Instructions for the task: Copy word for word the lines of the entries from the line containing "Of all the items listed as" through the last line of the entries, including both ends.

Stored rows:
====================
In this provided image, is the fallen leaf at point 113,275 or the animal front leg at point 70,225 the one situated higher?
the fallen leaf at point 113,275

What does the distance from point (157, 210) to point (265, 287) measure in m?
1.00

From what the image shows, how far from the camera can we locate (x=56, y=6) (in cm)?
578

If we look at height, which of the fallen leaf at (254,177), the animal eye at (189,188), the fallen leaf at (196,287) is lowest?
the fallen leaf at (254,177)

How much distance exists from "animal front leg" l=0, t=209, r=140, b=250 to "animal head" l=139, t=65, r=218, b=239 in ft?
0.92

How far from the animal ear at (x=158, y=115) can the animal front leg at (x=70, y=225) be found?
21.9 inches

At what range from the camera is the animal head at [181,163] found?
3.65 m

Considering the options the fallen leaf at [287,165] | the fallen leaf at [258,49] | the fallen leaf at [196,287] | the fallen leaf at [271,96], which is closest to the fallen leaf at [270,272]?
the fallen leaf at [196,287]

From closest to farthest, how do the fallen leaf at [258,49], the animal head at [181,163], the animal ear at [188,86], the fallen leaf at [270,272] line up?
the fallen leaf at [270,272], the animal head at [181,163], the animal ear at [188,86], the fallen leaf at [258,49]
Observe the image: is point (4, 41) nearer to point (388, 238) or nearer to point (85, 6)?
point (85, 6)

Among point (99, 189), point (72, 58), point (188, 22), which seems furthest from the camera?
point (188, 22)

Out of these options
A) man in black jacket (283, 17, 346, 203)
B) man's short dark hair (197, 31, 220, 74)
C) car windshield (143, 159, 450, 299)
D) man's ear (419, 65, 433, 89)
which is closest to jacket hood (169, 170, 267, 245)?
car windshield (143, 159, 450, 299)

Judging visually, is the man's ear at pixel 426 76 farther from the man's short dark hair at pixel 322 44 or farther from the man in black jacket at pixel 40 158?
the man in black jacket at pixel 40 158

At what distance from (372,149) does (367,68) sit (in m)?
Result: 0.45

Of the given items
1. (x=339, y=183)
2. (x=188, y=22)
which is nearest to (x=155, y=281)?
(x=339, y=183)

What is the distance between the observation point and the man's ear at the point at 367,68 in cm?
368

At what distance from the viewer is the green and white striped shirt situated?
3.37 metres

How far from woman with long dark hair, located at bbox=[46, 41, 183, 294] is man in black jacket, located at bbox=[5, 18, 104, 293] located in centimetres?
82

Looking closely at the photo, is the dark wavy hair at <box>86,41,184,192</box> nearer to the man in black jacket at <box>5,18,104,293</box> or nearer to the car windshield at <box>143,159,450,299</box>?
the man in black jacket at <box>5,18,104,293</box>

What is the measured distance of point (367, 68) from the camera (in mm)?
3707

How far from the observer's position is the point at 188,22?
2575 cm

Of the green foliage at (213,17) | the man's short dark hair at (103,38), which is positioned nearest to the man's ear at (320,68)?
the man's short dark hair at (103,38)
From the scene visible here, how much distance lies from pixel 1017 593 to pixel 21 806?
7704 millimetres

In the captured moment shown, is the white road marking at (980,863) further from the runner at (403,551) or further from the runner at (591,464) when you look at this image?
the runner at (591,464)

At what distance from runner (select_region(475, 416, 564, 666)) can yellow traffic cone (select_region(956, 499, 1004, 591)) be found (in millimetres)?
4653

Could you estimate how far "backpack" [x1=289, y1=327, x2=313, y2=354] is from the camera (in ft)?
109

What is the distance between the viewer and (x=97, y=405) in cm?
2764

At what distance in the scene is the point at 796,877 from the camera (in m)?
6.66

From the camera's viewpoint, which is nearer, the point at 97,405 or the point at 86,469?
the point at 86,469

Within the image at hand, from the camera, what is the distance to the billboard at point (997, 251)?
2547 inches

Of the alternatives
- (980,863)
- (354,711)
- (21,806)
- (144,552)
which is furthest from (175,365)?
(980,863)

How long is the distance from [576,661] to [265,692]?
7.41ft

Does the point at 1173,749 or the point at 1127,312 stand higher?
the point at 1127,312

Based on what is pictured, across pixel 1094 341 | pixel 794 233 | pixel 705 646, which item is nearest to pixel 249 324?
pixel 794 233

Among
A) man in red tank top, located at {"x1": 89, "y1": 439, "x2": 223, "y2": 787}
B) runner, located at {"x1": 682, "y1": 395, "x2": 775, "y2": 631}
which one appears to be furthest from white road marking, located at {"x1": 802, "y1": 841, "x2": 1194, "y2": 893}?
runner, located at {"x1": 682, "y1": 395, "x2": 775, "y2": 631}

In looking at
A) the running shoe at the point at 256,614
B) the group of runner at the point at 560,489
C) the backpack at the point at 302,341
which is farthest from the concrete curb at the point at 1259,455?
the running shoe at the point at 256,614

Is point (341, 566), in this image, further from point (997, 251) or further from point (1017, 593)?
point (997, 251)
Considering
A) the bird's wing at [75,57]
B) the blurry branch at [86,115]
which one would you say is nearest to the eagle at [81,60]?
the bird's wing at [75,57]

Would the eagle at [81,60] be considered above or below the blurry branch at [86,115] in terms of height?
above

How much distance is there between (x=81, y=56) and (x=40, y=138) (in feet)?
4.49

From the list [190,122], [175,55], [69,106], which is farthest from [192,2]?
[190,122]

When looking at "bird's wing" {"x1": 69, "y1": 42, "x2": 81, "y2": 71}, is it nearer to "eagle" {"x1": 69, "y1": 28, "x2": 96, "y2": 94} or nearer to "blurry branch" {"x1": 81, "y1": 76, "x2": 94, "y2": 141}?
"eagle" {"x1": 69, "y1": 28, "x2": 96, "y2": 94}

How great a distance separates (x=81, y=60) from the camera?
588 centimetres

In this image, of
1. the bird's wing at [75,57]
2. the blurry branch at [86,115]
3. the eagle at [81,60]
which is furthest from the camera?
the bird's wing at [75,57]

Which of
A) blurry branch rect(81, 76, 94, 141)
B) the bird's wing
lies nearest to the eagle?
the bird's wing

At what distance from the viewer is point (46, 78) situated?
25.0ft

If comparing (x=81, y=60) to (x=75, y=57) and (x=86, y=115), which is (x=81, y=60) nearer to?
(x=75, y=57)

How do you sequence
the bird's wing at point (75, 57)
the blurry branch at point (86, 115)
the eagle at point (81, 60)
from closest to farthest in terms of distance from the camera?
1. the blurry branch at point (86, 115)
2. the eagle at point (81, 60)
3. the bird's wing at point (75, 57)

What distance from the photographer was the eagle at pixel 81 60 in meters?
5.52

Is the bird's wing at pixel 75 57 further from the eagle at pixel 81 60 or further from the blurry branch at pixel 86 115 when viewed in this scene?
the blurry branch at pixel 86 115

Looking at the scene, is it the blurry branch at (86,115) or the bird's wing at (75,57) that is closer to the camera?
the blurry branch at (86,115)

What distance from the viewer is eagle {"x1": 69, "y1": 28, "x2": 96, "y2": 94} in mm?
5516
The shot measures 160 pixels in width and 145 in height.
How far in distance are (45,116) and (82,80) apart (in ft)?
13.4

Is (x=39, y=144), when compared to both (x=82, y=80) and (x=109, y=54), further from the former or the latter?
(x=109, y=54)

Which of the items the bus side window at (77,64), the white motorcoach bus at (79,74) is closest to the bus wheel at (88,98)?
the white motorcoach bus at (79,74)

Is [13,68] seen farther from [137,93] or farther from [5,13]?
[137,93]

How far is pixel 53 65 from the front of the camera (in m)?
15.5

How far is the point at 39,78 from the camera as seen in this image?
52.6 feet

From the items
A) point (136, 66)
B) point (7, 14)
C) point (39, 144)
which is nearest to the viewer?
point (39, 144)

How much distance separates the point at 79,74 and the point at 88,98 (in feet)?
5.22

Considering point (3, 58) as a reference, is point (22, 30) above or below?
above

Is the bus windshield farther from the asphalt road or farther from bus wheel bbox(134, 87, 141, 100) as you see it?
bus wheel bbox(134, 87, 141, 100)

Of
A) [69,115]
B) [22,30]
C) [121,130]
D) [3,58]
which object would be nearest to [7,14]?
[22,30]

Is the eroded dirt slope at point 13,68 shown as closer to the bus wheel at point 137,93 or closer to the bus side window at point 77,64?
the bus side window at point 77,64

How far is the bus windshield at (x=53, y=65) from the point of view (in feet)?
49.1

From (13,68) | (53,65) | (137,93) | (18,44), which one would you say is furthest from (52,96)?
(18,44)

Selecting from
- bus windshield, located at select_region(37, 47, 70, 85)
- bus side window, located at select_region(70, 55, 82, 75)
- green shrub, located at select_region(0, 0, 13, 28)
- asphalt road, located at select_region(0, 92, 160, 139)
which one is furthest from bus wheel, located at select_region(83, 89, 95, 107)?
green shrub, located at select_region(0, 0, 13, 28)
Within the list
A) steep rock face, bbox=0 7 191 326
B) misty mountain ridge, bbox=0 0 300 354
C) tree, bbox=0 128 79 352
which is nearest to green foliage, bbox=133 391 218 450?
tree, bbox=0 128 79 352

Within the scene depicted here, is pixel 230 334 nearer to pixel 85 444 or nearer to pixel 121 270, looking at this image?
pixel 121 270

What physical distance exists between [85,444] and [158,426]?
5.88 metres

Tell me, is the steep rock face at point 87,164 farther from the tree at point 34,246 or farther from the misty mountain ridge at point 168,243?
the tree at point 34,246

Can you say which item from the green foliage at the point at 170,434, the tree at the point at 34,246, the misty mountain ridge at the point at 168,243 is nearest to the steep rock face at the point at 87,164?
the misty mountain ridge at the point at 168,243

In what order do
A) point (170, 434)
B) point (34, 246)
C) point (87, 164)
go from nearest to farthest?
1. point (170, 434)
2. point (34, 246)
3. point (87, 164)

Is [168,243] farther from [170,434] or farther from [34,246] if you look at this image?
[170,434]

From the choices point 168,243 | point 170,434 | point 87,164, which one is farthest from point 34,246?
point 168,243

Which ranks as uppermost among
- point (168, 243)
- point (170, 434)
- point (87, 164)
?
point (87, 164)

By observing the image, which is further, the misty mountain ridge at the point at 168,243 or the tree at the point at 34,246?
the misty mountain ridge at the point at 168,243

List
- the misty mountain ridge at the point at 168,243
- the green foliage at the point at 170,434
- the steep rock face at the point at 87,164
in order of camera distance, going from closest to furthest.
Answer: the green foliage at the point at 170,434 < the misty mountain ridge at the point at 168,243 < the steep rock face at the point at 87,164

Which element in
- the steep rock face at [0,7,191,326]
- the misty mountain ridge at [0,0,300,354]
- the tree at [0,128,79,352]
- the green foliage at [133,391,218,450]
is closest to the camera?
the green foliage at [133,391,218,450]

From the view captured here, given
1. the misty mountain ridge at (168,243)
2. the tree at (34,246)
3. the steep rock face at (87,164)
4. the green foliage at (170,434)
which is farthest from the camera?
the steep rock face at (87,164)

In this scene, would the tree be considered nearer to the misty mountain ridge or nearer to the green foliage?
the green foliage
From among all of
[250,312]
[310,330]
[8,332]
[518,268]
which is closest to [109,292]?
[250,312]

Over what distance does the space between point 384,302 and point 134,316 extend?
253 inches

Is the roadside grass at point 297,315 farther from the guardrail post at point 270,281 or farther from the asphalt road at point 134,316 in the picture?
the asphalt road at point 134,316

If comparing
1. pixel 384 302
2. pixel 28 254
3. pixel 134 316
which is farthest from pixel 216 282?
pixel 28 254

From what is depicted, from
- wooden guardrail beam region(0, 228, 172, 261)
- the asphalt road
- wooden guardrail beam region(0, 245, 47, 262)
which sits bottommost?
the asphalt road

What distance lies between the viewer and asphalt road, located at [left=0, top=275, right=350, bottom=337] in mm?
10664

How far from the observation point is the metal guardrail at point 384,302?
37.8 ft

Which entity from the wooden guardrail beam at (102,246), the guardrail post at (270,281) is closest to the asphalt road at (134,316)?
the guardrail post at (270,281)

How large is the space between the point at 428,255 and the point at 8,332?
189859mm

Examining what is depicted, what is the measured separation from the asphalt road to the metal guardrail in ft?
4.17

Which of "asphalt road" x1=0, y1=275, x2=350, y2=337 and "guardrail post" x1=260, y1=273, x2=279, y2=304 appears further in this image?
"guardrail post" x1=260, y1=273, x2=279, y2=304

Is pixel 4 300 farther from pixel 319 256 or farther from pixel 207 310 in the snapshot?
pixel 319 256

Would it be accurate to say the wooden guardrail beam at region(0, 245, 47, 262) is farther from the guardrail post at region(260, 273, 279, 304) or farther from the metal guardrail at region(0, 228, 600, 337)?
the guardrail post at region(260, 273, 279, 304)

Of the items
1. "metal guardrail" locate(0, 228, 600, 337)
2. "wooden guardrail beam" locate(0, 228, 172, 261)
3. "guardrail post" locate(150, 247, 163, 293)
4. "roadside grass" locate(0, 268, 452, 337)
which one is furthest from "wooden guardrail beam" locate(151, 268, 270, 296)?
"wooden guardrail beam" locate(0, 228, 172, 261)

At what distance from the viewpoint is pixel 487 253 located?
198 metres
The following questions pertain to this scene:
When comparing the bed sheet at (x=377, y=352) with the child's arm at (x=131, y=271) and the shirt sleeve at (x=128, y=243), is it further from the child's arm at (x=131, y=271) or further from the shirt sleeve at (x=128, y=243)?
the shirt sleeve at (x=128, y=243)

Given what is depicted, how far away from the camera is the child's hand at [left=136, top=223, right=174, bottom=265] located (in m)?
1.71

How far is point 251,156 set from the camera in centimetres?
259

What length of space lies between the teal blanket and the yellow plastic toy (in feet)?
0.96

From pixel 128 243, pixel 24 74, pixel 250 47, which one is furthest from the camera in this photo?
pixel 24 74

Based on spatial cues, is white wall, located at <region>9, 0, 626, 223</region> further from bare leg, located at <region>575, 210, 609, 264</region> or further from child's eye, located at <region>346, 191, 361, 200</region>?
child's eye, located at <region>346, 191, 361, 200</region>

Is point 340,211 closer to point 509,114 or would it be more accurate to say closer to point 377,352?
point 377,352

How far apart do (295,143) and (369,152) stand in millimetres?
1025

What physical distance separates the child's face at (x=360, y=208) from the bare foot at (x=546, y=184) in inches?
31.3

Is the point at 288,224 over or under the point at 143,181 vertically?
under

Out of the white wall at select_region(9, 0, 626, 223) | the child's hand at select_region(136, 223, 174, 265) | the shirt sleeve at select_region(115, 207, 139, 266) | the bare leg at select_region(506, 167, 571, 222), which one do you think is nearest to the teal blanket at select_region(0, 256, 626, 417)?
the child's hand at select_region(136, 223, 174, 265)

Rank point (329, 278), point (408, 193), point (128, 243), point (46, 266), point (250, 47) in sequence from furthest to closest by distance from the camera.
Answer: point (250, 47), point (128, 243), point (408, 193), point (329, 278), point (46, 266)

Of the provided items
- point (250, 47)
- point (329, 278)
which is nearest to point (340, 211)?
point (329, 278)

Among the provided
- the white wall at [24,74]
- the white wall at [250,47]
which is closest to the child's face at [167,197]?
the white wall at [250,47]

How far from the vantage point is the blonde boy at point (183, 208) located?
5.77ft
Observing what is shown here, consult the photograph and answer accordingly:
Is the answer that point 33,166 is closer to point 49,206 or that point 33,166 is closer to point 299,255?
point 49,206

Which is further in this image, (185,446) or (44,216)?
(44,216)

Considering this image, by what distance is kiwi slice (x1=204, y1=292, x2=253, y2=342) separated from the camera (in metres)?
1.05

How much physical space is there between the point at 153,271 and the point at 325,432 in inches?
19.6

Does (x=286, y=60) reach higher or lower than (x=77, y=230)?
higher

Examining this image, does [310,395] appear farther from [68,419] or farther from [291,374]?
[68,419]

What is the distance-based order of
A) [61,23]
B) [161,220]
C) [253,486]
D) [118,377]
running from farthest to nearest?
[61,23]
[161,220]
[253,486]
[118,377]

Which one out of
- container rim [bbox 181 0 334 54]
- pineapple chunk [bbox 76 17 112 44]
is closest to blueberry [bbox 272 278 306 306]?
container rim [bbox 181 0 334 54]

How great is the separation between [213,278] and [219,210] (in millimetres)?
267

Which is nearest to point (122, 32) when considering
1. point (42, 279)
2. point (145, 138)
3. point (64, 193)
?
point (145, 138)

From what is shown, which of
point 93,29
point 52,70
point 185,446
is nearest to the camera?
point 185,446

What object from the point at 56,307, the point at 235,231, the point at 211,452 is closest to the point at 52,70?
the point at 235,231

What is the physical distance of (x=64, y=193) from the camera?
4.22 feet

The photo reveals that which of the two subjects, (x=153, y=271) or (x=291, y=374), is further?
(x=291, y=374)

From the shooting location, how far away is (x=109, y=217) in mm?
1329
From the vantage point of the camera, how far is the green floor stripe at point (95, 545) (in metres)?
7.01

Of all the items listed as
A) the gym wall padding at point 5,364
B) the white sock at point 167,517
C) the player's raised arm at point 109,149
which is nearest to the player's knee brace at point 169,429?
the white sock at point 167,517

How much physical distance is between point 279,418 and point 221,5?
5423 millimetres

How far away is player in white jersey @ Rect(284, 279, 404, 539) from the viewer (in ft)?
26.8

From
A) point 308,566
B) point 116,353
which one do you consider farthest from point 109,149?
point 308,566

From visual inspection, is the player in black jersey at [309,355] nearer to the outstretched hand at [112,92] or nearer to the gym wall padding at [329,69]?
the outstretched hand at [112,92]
====================
Output:
Of all the items listed as
A) the gym wall padding at point 5,364
B) the white sock at point 167,517
C) the player's raised arm at point 109,149
which is nearest to the player's knee brace at point 169,429?
the white sock at point 167,517

How much physical distance is between point 279,418 and point 221,5?
5423 millimetres

How far away is player in white jersey @ Rect(284, 279, 404, 539) from the viewer (in ft)?
26.8

From
A) point 308,566
B) point 116,353
which one do you consider farthest from point 109,149?
point 308,566

From visual inspection, is the player in black jersey at [309,355] nearer to the outstretched hand at [112,92] or nearer to the gym wall padding at [329,69]?
the outstretched hand at [112,92]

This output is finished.